-- What this task involves --
Present everything from the line containing "Which item is closer" down to the end of the data below as a numbered list, leaving out blank lines.

-- Input data --
◆ ◆ ◆ ◆ ◆

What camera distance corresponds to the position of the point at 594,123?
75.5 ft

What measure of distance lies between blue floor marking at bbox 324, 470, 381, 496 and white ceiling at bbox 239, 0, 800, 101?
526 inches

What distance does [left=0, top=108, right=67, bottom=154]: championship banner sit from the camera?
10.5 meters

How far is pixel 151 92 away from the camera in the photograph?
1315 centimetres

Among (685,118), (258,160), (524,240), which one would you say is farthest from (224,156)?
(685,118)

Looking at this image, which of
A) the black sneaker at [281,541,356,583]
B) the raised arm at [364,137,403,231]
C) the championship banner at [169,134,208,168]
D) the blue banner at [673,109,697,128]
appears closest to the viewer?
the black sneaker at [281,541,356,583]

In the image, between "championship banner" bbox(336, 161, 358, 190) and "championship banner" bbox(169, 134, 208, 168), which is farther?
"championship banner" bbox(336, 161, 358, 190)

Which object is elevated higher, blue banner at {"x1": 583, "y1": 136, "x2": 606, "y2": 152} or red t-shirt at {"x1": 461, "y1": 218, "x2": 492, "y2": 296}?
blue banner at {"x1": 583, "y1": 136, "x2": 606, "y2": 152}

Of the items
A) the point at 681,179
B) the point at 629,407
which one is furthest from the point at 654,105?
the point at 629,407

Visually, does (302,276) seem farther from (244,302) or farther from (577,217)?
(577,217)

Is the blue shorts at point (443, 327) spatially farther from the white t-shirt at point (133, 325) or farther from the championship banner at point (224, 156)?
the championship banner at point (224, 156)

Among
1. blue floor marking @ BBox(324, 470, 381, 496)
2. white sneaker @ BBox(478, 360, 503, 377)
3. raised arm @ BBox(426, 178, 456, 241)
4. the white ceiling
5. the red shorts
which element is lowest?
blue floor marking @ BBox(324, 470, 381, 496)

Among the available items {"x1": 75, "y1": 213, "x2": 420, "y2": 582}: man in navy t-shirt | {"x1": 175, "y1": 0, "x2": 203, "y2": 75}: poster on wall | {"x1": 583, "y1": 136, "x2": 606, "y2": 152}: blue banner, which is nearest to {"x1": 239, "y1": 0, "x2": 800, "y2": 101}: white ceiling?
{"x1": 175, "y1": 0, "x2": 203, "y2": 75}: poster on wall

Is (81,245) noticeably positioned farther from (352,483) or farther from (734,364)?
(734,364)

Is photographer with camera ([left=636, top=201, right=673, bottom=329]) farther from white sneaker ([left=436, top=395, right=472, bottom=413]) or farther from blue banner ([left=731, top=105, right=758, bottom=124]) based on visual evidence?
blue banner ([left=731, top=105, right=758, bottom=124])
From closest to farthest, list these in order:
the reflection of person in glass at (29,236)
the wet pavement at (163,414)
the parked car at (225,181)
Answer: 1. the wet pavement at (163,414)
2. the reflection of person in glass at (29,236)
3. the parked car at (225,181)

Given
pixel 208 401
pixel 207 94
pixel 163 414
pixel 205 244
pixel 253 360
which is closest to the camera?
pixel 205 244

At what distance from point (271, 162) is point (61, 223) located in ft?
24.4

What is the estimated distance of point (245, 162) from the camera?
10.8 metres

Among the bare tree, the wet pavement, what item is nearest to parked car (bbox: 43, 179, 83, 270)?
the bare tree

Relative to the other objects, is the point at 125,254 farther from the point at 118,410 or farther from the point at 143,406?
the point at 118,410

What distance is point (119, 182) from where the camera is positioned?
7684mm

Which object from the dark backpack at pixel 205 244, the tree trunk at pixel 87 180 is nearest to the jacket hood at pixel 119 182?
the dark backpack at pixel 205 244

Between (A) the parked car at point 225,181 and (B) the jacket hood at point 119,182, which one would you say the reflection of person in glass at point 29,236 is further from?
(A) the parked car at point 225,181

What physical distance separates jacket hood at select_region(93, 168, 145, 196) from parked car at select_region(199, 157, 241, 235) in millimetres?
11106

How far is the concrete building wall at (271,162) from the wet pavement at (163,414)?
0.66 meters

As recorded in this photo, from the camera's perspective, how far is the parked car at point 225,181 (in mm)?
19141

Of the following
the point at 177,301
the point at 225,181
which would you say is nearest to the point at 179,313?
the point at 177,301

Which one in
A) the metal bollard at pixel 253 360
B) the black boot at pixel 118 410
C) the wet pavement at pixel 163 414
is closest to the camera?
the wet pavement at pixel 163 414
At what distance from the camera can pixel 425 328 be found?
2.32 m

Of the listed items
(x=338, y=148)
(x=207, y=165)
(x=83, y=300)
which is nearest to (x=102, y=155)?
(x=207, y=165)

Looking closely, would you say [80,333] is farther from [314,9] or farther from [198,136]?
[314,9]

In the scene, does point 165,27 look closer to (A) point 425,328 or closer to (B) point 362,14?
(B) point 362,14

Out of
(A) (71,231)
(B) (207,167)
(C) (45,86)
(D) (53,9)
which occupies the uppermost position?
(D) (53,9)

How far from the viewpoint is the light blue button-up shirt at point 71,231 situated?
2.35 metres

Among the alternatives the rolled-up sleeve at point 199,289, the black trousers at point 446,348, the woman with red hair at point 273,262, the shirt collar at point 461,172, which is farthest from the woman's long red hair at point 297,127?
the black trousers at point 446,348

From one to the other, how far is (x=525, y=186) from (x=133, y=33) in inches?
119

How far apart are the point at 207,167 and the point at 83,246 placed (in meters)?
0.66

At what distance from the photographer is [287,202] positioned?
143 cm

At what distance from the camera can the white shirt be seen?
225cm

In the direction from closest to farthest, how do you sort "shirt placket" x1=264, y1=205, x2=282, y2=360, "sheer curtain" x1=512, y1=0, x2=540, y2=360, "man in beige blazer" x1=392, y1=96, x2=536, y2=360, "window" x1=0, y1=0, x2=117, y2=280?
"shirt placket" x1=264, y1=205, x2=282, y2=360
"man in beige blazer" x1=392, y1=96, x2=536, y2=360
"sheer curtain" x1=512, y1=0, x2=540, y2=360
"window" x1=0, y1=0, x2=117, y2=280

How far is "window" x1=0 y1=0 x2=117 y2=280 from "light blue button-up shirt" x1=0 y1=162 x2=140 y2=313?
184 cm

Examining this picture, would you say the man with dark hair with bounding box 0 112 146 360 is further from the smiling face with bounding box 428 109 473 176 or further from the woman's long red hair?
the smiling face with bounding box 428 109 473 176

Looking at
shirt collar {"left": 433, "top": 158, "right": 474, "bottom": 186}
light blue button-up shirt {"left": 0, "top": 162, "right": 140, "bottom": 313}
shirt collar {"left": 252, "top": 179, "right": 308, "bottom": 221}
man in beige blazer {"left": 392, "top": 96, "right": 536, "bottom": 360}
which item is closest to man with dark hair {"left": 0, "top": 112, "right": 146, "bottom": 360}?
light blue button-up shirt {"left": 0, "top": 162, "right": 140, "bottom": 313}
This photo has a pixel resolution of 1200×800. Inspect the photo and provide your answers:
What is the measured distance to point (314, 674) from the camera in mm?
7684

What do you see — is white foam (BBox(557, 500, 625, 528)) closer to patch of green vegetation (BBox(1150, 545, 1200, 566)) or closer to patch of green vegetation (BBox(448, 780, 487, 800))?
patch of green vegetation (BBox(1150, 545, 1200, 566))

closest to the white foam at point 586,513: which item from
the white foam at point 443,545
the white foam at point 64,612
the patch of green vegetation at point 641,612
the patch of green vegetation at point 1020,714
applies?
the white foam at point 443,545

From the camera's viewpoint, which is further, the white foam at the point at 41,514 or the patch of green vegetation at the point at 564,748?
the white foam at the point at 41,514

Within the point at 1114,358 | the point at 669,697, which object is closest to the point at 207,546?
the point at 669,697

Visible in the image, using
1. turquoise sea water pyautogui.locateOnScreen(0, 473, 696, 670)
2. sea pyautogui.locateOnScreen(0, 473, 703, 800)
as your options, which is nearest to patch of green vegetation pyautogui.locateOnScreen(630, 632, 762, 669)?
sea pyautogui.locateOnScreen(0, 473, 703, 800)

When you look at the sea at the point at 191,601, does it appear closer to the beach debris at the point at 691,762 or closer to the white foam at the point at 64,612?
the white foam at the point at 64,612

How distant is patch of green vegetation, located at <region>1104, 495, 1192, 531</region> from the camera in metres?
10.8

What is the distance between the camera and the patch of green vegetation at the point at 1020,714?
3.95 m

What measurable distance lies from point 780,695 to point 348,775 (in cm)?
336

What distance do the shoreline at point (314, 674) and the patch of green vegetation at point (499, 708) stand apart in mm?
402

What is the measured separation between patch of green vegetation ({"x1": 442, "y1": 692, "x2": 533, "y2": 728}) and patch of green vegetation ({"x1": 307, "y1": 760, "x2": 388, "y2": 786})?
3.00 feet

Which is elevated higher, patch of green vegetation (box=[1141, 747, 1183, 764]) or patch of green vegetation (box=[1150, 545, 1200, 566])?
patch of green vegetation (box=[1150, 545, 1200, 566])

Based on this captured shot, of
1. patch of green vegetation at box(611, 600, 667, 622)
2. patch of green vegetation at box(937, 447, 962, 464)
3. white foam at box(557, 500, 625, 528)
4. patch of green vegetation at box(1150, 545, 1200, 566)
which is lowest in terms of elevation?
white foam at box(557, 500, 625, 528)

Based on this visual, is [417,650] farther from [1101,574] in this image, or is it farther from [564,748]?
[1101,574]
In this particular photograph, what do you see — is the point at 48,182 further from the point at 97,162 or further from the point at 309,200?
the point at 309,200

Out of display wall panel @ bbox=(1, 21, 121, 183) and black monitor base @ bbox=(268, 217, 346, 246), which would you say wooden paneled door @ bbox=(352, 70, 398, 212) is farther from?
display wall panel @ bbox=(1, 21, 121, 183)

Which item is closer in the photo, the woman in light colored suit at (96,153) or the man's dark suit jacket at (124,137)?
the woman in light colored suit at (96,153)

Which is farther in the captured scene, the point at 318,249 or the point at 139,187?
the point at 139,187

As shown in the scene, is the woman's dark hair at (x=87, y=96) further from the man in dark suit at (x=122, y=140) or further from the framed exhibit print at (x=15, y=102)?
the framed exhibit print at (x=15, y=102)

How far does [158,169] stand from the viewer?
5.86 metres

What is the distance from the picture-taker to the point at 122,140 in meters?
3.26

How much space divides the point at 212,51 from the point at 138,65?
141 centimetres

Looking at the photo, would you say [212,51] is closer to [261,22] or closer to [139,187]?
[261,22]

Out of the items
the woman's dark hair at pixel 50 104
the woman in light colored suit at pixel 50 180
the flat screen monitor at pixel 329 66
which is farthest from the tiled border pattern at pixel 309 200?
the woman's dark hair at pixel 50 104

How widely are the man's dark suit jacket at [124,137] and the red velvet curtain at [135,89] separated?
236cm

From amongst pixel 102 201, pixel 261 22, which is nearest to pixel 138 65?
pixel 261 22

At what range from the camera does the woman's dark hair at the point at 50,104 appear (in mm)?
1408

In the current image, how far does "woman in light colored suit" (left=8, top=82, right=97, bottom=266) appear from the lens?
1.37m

◆ ◆ ◆ ◆ ◆

-- Exercise solution --
1. Which item is closer in the photo, the woman in light colored suit at (96,153) or the man's dark suit jacket at (124,137)?
2. the woman in light colored suit at (96,153)
3. Which is farther in the captured scene, the point at 318,249 or the point at 139,187?
4. the point at 139,187
5. As shown in the scene, is the woman's dark hair at (x=87, y=96) further from the man in dark suit at (x=122, y=140) or further from the framed exhibit print at (x=15, y=102)?
6. the framed exhibit print at (x=15, y=102)
7. How far does [158,169] stand from the viewer?
8. 5.86 metres
9. What is the distance from the picture-taker to the point at 122,140 in meters?
10. 3.26
11. How much space divides the point at 212,51 from the point at 138,65?
12. 141 centimetres
13. Looking at the photo, would you say [212,51] is closer to [261,22] or closer to [139,187]?
14. [261,22]
15. Out of the items
16. the woman's dark hair at pixel 50 104
17. the woman in light colored suit at pixel 50 180
18. the flat screen monitor at pixel 329 66
19. which is farthest from the tiled border pattern at pixel 309 200?
20. the woman's dark hair at pixel 50 104
21. How widely are the man's dark suit jacket at [124,137] and the red velvet curtain at [135,89] separated?
22. 236cm
23. From amongst pixel 102 201, pixel 261 22, which is nearest to pixel 138 65?
24. pixel 261 22
25. At what range from the camera does the woman's dark hair at the point at 50,104 appear (in mm)?
26. 1408
27. In the current image, how far does "woman in light colored suit" (left=8, top=82, right=97, bottom=266) appear from the lens?
28. 1.37m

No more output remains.